Islamic militants attacked a boarding school in
northeast Nigeria before dawn Saturday, killing 29 students and one teacher.
Some of the pupils were burned alive in the latest school attack blamed on a
radical terror group, survivors said.
Parents screamed in anguish as they tried to
identify the charred and gunshot victims. Farmer Malam Abdullahi found the bodies of two of
his sons, a 10-year-old shot in the back as he apparently tried to run away,
and a 12-year-old shot in the chest.
“That's it, I'm taking my other boys out of
school,” he told The Associated Press as he wept over the two corpses. He said
he had three younger children in a nearby school.
“It's not safe,” he said. “The gunmen are
attacking schools and there is no protection for students despite all the
soldiers.”
Survivors at the Potiskum General Hospital and
its mortuary said gunmen attacked Government Secondary School in Mamudo
village, 3 miles from Potiskum town at about 3 a.m. Saturday. The gunmen are
believed to be from the Boko Haram sect, whose name means “Western education is
sacrilege.”
They killed 29 students and English teacher
Mohammed Musa, who was shot in the chest according to another teacher, Ibrahim
Abdu.
“We were sleeping when we heard gunshots. When I
woke up, someone was pointing a gun at me,” said 15-year-old Musa Hassan.
He put his arm up in defense, and suffered a
gunshot that blew off all four fingers on his right hand, the one he uses to
write.
He said the gunmen came armed with jerry cans of
fuel that they used to torch the school's administrative block and one of the
hostels.
“They burned the children alive,” he said, the
horror showing in his wide eyes.
He and teachers at the morgue said dozens of
children from the 1,200-student school escaped into the bush but have not been
seen since.
Some bodies are so charred they could not be
identified, so many parents do not know if their children survived or died.
Islamic militants from Boko Haram and breakaway
groups have killed more than 1,600 civilians in suicide bombings and other
attacks since 2010, according to an Associated Press count.
Scores of schools have been burned down in the
past year in northeast Nigeria.
President Goodluck Jonathan declared a state of emergency May 14, and deployed
thousands of troops to halt the insurgency, acknowledging that militants had taken
control of some towns and villages.
The military has claimed success in regaining
control of the area — the states of Adamawa, Borno and Yobe. However, the area
covers some 60,000 square miles, or one-sixth of the sprawling country.

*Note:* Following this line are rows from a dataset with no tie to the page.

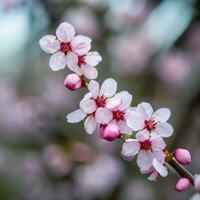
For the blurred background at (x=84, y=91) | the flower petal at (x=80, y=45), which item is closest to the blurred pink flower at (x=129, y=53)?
the blurred background at (x=84, y=91)

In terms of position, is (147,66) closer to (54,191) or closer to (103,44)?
(103,44)

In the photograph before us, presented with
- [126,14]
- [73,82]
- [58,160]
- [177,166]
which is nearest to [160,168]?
[177,166]

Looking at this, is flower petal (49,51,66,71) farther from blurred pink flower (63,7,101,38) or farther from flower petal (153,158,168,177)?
blurred pink flower (63,7,101,38)

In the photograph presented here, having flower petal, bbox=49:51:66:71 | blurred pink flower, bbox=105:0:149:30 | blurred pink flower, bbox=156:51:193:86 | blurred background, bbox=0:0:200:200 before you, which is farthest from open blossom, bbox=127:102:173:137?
blurred pink flower, bbox=156:51:193:86

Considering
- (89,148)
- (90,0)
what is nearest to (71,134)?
(89,148)

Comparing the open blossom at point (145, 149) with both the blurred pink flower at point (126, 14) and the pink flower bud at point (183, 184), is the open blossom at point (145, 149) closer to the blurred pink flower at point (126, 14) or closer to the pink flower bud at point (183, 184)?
the pink flower bud at point (183, 184)

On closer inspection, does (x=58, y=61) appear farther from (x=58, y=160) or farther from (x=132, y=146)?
(x=58, y=160)
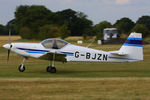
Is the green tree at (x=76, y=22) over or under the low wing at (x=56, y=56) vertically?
over

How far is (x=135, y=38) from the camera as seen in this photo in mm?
14180

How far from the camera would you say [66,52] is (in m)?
13.8

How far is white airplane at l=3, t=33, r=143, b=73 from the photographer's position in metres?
13.6

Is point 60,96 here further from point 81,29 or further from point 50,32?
point 81,29

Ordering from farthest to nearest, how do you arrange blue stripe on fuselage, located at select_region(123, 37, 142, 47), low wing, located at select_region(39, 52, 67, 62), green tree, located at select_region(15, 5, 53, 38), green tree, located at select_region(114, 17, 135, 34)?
green tree, located at select_region(114, 17, 135, 34) < green tree, located at select_region(15, 5, 53, 38) < blue stripe on fuselage, located at select_region(123, 37, 142, 47) < low wing, located at select_region(39, 52, 67, 62)

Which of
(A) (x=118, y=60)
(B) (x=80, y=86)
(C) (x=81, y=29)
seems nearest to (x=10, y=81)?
(B) (x=80, y=86)

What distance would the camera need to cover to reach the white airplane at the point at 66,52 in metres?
13.6

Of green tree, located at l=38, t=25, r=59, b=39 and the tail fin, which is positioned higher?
green tree, located at l=38, t=25, r=59, b=39

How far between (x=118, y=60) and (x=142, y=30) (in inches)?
1880

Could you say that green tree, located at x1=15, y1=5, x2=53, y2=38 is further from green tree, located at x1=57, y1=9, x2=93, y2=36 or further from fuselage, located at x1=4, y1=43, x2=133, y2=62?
green tree, located at x1=57, y1=9, x2=93, y2=36

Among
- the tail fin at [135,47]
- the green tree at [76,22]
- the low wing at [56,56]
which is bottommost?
the low wing at [56,56]

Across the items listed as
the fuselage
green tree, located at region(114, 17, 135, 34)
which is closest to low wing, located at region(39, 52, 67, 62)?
the fuselage

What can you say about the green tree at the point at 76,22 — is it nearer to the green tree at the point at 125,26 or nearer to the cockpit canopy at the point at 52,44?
the green tree at the point at 125,26

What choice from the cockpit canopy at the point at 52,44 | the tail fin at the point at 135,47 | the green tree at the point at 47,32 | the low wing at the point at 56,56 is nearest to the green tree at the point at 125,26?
the green tree at the point at 47,32
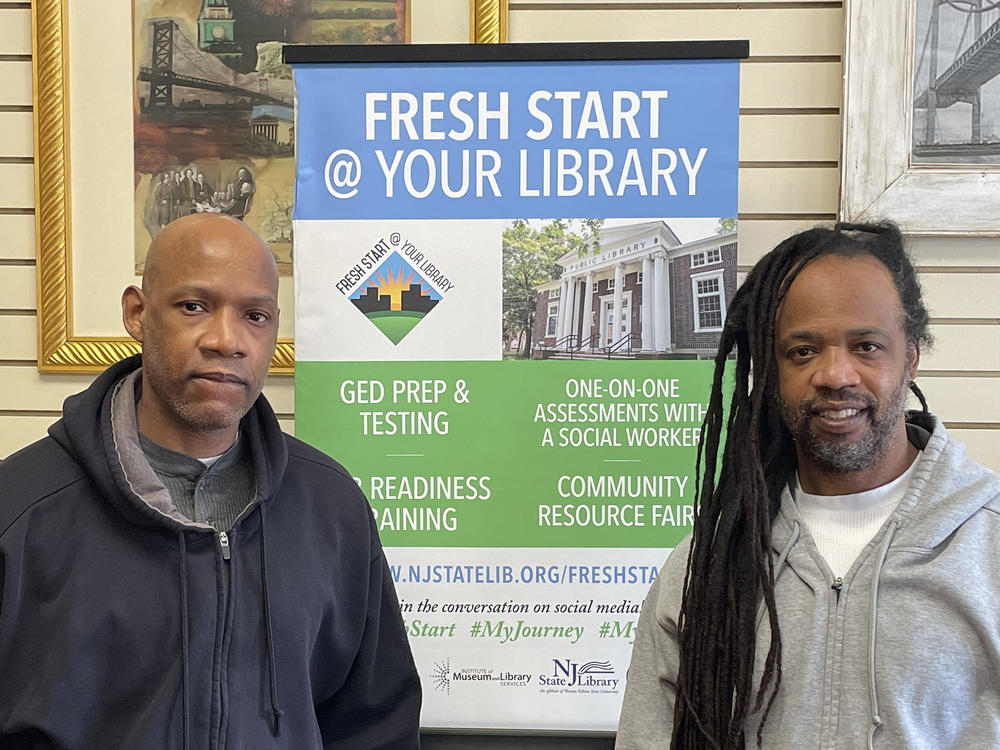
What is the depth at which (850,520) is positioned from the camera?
1331mm

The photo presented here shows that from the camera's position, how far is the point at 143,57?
2465 millimetres

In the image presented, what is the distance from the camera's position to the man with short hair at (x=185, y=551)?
50.5 inches

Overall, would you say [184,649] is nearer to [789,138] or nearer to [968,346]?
[789,138]

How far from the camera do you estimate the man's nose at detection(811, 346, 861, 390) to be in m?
1.27

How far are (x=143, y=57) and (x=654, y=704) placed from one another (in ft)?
6.72

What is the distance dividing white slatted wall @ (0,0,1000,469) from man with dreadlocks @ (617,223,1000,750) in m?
1.00

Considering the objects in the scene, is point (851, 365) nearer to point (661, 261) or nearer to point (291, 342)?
point (661, 261)

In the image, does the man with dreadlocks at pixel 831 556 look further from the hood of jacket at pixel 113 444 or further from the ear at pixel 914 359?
the hood of jacket at pixel 113 444

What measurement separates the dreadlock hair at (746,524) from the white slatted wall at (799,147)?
3.25 feet

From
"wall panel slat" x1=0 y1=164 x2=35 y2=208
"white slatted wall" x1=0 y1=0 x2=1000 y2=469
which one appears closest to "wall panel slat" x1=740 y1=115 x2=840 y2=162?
"white slatted wall" x1=0 y1=0 x2=1000 y2=469

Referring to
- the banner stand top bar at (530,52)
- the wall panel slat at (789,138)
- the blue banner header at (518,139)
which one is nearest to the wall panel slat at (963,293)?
the wall panel slat at (789,138)

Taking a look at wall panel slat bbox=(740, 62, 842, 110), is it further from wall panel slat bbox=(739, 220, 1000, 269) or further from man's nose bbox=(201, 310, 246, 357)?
man's nose bbox=(201, 310, 246, 357)

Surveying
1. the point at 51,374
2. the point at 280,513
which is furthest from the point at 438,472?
the point at 51,374

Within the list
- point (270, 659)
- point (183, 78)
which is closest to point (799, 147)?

Soldiers say they have killed and arrested
hundreds of fighters.
But the crackdown, including attacks with fighter
jets and helicopter gunships on militant camps, appears to have driven the
extremists into rocky mountains with caves, from which they emerge to attack schools
and markets.
The militants have increasingly targeted
civilians, including health workers on vaccination
campaigns, teachers and government workers.
Farmers have been driven from their land by the
extremists and by military roadblocks, raising the specter of a food shortage
to add to the woes of a people already hampered by the military's shutdown of
cell phone service and ban on using satellite telephones.